La importancia de la obligación del fiduciario
de identificar y registrar por separado los bienes fideicometidos,
no puede ser soslayada. Su finalidad no es solo garantizar al fideicomitente el
cumplimiento de
los deberes de la fiducia por parte del fiduciario, sino también ofrecer
seguridad jurídica de cara a eventuales terceros, particularmente los
acreedores del fiduciario. Esto en el tanto es conocido que los bienes
traspasados a una persona, sea física o jurídica, como parte de un negocio
fiduciario, por ser un patrimonio autónomo, están excluidos de la garantía
general, prevista en el artículo 981 del Código Civil, y en virtud de la cual
se entiende que los bienes que constituyen el patrimonio de una persona
responden al pago de sus deudas. También las disposiciones del artículo 644 del
Código de Comercio buscan proteger los intereses de los acreedores del propio
fideicomiso, esto en el tanto, la obligación del inciso b) del artículo 644 les
permite distinguir cuales bienes son los propios del fideicomiso y que
responderían, por consecuencia, por las deudas que adquiera eventualmente
el fideicomiso. Igualmente, el artículo
644 busca proteger los intereses de terceras personas que pretendieran
algún derecho sobre los bienes afectados en fideicomiso. (Ver artículo 116.7 de
la Ley Orgánica del Sistema Bancario Nacional)
De seguido, conviene precisar que la
obligación del fiduciario de identificar y registrar por separado los bienes
del respectivo fideicomiso, no solamente aplica a los bienes fideicometidos sino, también, por paridad de razón, a
aquellos bienes muebles e inmuebles que el fiduciario adquiera para la
realización del fideicomiso, habiendo sido autorizado al efecto por el acto
constitutivo.
Ahora bien, no cabe duda que, por la
naturaleza de los negocios fiduciarios, y conforme el numeral 633 del Código de
Comercio, el fideicomitente, en efecto, trasmite al fiduciario la propiedad de
bienes o derechos, lo cual implica, tal y como lo dispone el artículo 636
también del Código de Comercio, que, en el caso de los bienes inscribibles
dados en fideicomiso, éstos deban ser, efectivamente inscritos, en el Registro
correspondiente, a nombre del fiduciario. Por su importancia para el presente
asunto se transcribe el artículo 636 del Código de Comercio:
“ARTÍCULO 636.- El fideicomiso de bienes
sujetos a inscripción deberá ser inscrito en el Registro respectivo. En virtud
de la inscripción el bien quedará inscrito en nombre del fiduciario en su
calidad de tal.”
Luego, debe insistirse en que, en
efecto, en el caso de los bienes inscribibles dados en fideicomiso, éstos deben
ser, ciertamente inscritos, en el Registro correspondiente, a nombre del
fiduciario y, sin embargo, es importante notar que el numeral 636 transcrito,
dispone expresamente que tales bienes deben ser inscritos a nombre del
fiduciario, pero en su calidad de tal. Es decir, que en la inscripción registral de los
bienes fideicometidos a nombre del fiduciario, debe
indicarse que éste es el titular de los mismos, pero precisamente en calidad de
fiducia. Dicho de otro modo, es claro que si bien, por la naturaleza del
negocio fiduciario, los bienes inscribibles deben ser inscritos a nombre del
fiduciario, tal inscripción debe realizare haciendo constar, mediante la
técnica jurídica de la publicidad registral, que tales propiedades, sean
inmuebles o muebles, tienen un carácter, más bien, fiduciario.

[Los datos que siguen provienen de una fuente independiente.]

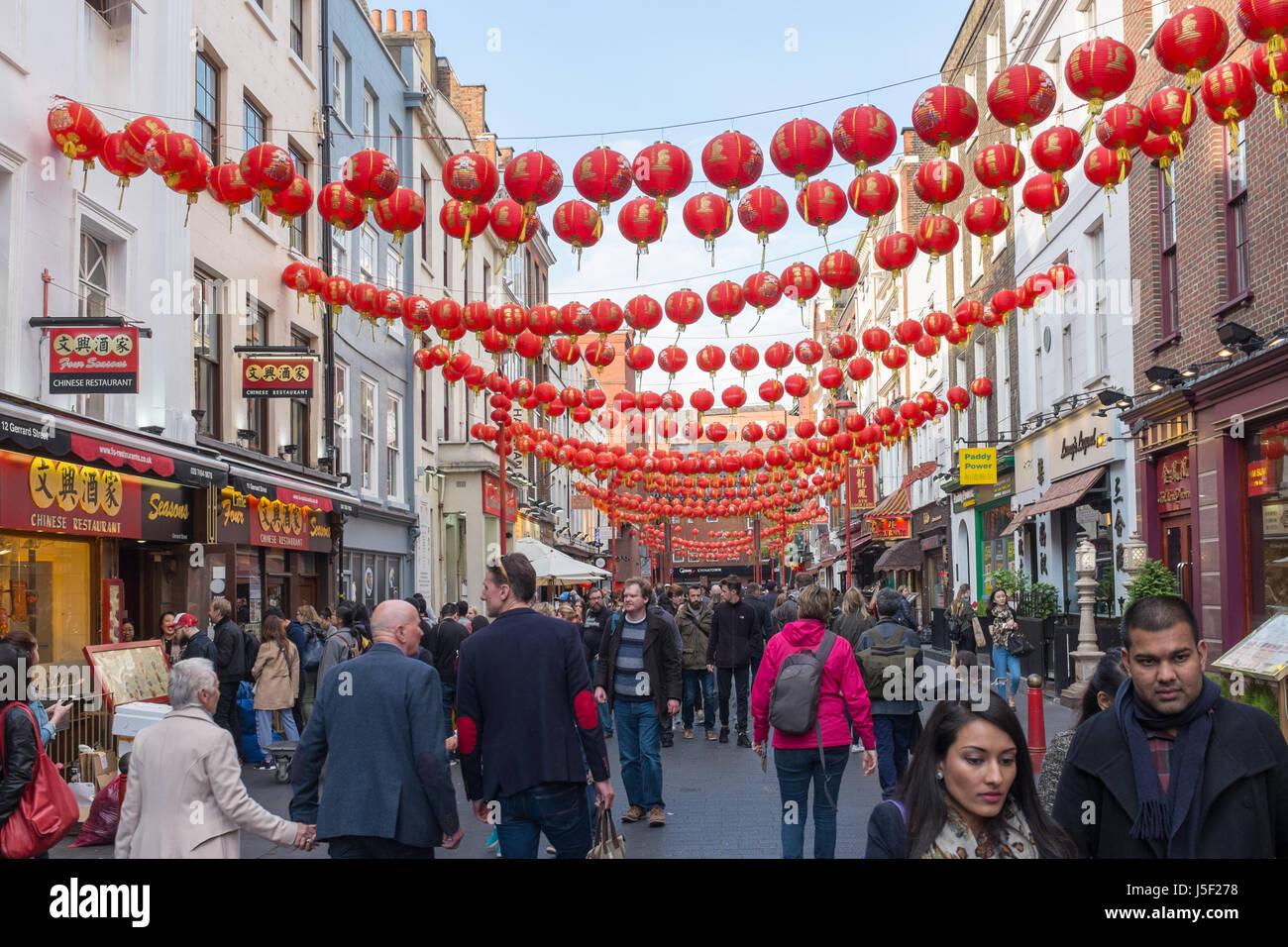 Chinese lanterns hanging above Wardour Street  in London's Chinatown - Stock Image
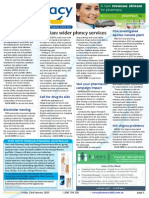 Pharmacy Daily for Fri 23 Jan 2015 - Grattan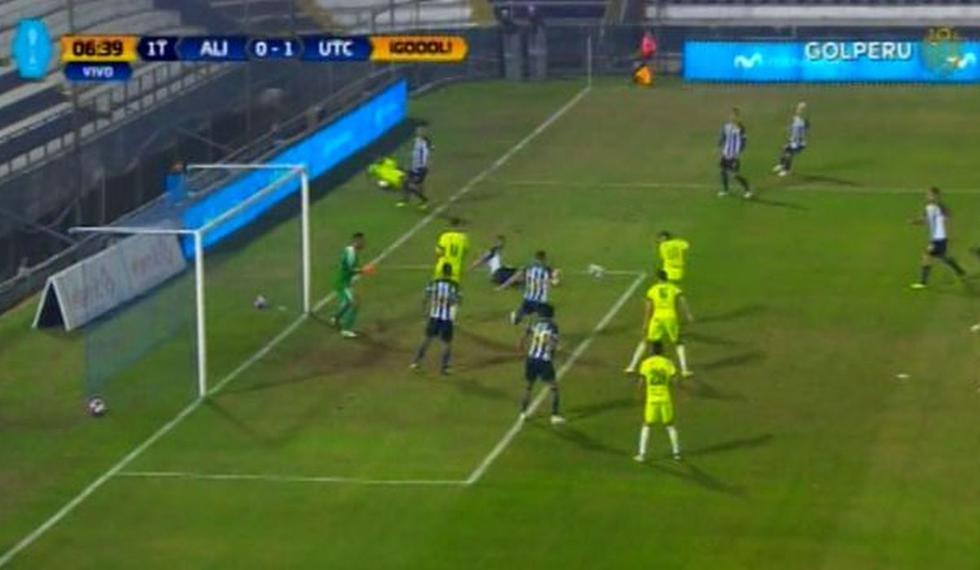 Alianza Lima vs UTC: Gol Donald Millán en Matute por el Torneo Apertura
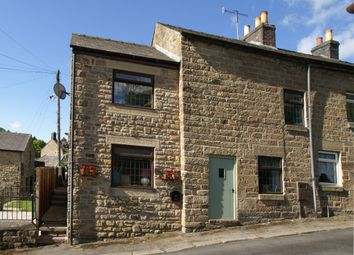 Thumbnail 3 bedroom property for sale in Wheatley Road, Two Dales, Matlock, Derbyshire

Así las cosas, es claro que aun cuando
los bienes fideicometidos sean inscritos en un
Registro público a nombre del fiduciario, se debe acatar lo dispuesto en el artículo
644.b del Código de Comercio en el sentido de que los bienes dados en
fideicomiso deben ser inscritos y registrados de una manera que sea posible,
mediante la técnica de la publicidad registral, distinguirlos y separarlos de
los bienes propiamente dichos del fiduciario.
Nuevamente, cabe advertir que lo
dispuesto en el artículo 636 del Código de Comercio no solamente es aplicable a
los bienes dados en fidecomiso, sino que por paridad
de razón, también sería aplicable a los bienes, muebles o inmuebles, que el
fiduciario, habiendo sido autorizado así por el acto constitutivo, adquiera
para la realización del fideicomiso.
B.
IMPROCEDENCIA DE MATRICULAR
LOS VEHÍCULOS ADQUIRIDOS PARA UN FIDEICOMISO COMO SI FUESEN PROPIOS DEL BANCO
FIDUCIARIO.
De
seguido, es importante anotar que, en efecto, el artículo 236 de la Ley General
de Tránsito sobre Vías Públicas Terrestres y Seguridad Vial, Ley N.° 9078 de 4
de octubre de 2012, ha establecido que los denominados vehículos del Estado, de
sus instituciones centralizadas y descentralizadas – lo mismo que los vehículos
que pertenezcan a los gobiernos locales – deben llevar una placa especial que
los identifique con el Ministerio o la Institución a la que pertenecen. De
forma adicional, el artículo 236 en comentario, ha dispuesto que aquellos
vehículos además deban rotularse con los respectivos distintivos
institucionales, excepción hecha de los vehículos de uso discrecional, semidiscrecional y los vehículos policiales.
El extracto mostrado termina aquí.